_Work to be completed_
Once you reach the line with "Шесть кандидатов в", copy it and every line after it exactly, up to the end of the data. Omit the pictures.

Given information Start Marker

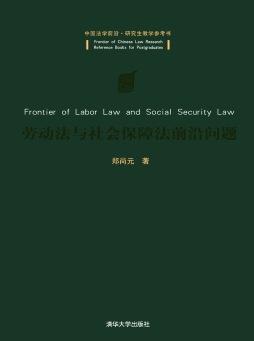 劳动法与社会保障法前沿问题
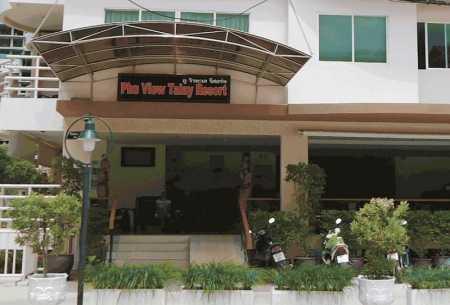 Phu View Talay Resort 3 Паттайя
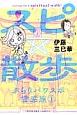 スピ☆散歩 ぶらりパワスポ霊感旅 (1)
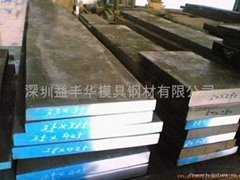 五金模具材料不變形油鋼O1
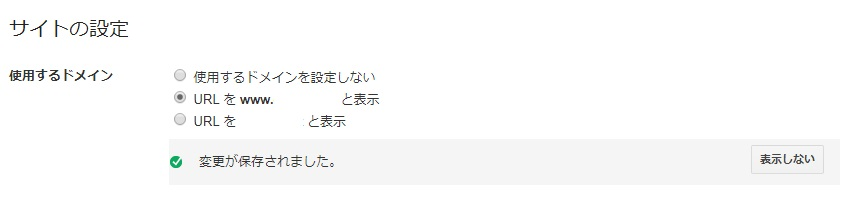 f:id:ikashiya:20170907001901j:plain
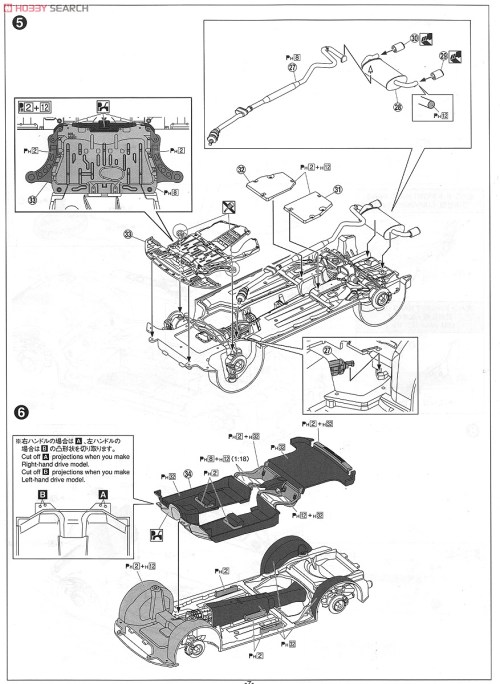small resolution of subaru brz 12 w engine model car assembly guide4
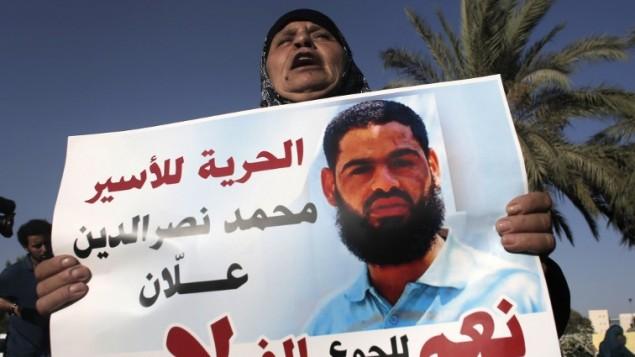 Maazouze, la mère de Mohammed Allaan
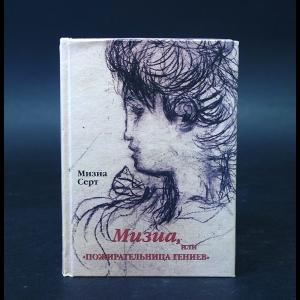 Серт Мизиа - Мизиа, или Пожирательница гениев
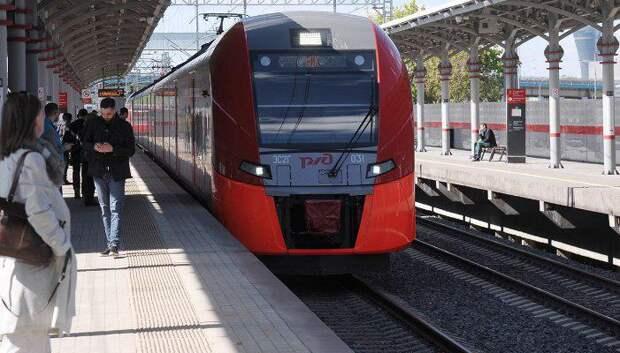 Пассажиры станции МЦК «Дубровка» смогут получить скидку при оплате банковской картой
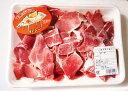 【産地直送】長州ジビエ 猪切り落とし肉 350g部位は選べません(モモ、ウデ、バラ、ロースなどミック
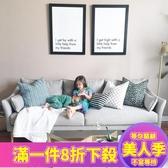 北歐沙發小戶型 客廳整裝簡約現代風格乳膠雙人三人沙發布藝沙發JY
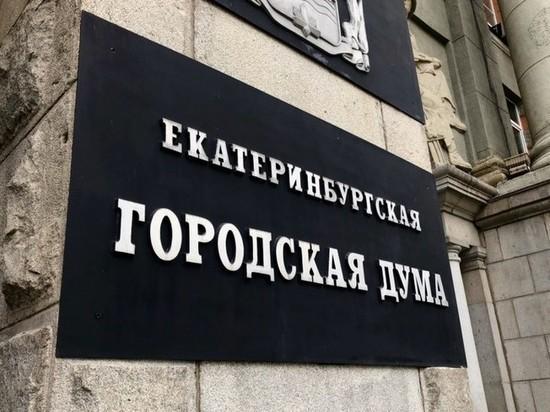 Шесть кандидатов в Екатеринбургскую гордуму не предоставили документы в избирком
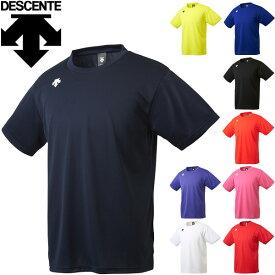 半袖 Tシャツ メンズ デサント DESCENTE ワンポイント 半袖シャツ/スポーツウェア クルーネック 吸汗速乾 ドライT ランニング トレーニング シンプル トップス/DMC-5801B【RKap】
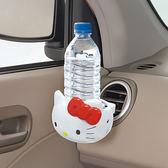Hello Kitty 車用飲料架284 KT 出風口杯架 SANRIO SEIWA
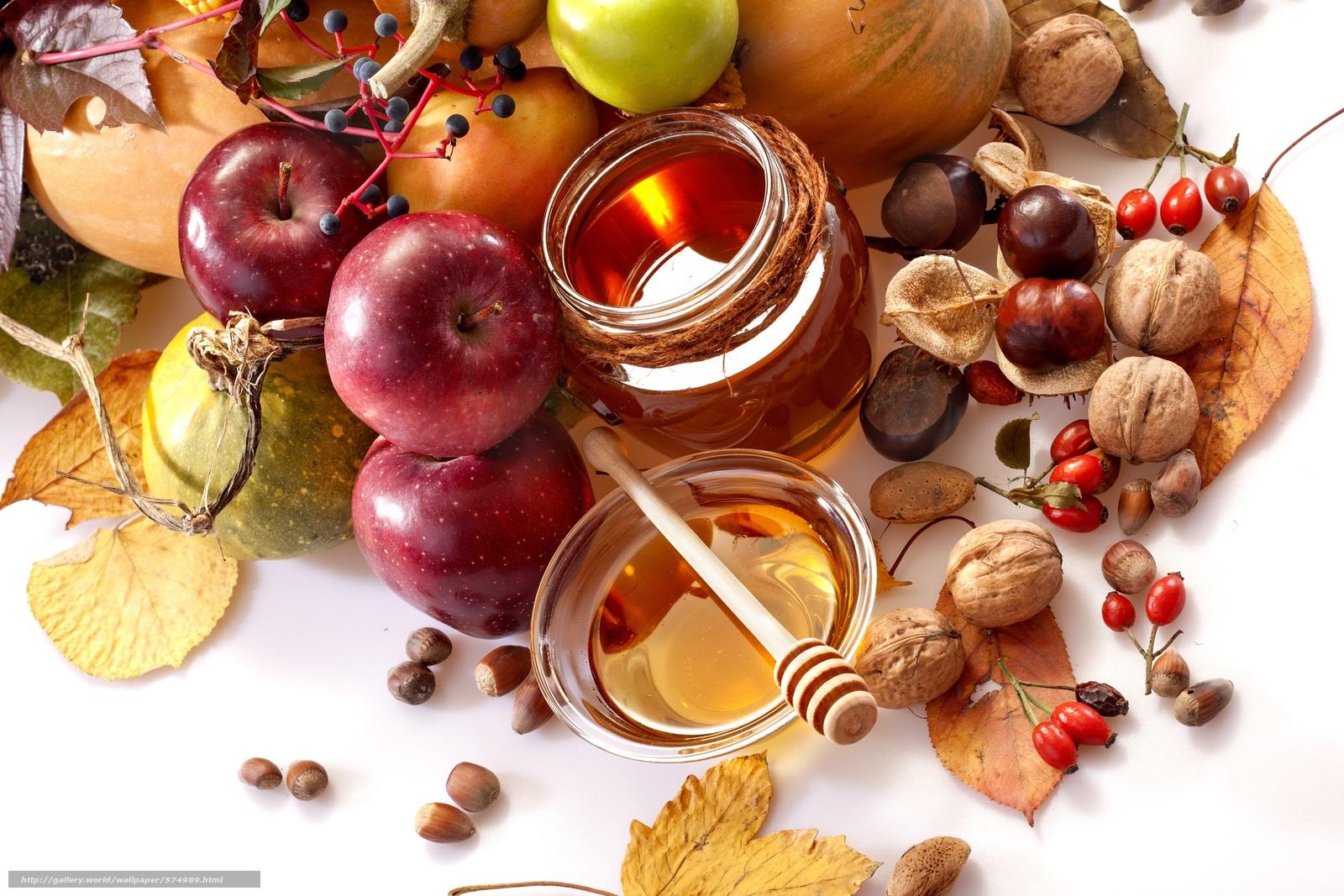Scaricare gli sfondi pere frutta autunno pialat sfondi for Autunno sfondi desktop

Given information End Marker

_Written reply_
 Шесть кандидатов в Екатеринбургскую гордуму не предоставили документы в избирком
 半袖 Tシャツ メンズ デサント DESCENTE ワンポイント 半袖シャツ/スポーツウェア クルーネック 吸汗速乾 ドライT ランニング トレーニング シンプル トップス/DMC-5801B【RKap】
Hello Kitty 車用飲料架284 KT 出風口杯架 SANRIO SEIWA
Scaricare gli sfondi pere frutta autunno pialat sfondi for Autunno sfondi desktop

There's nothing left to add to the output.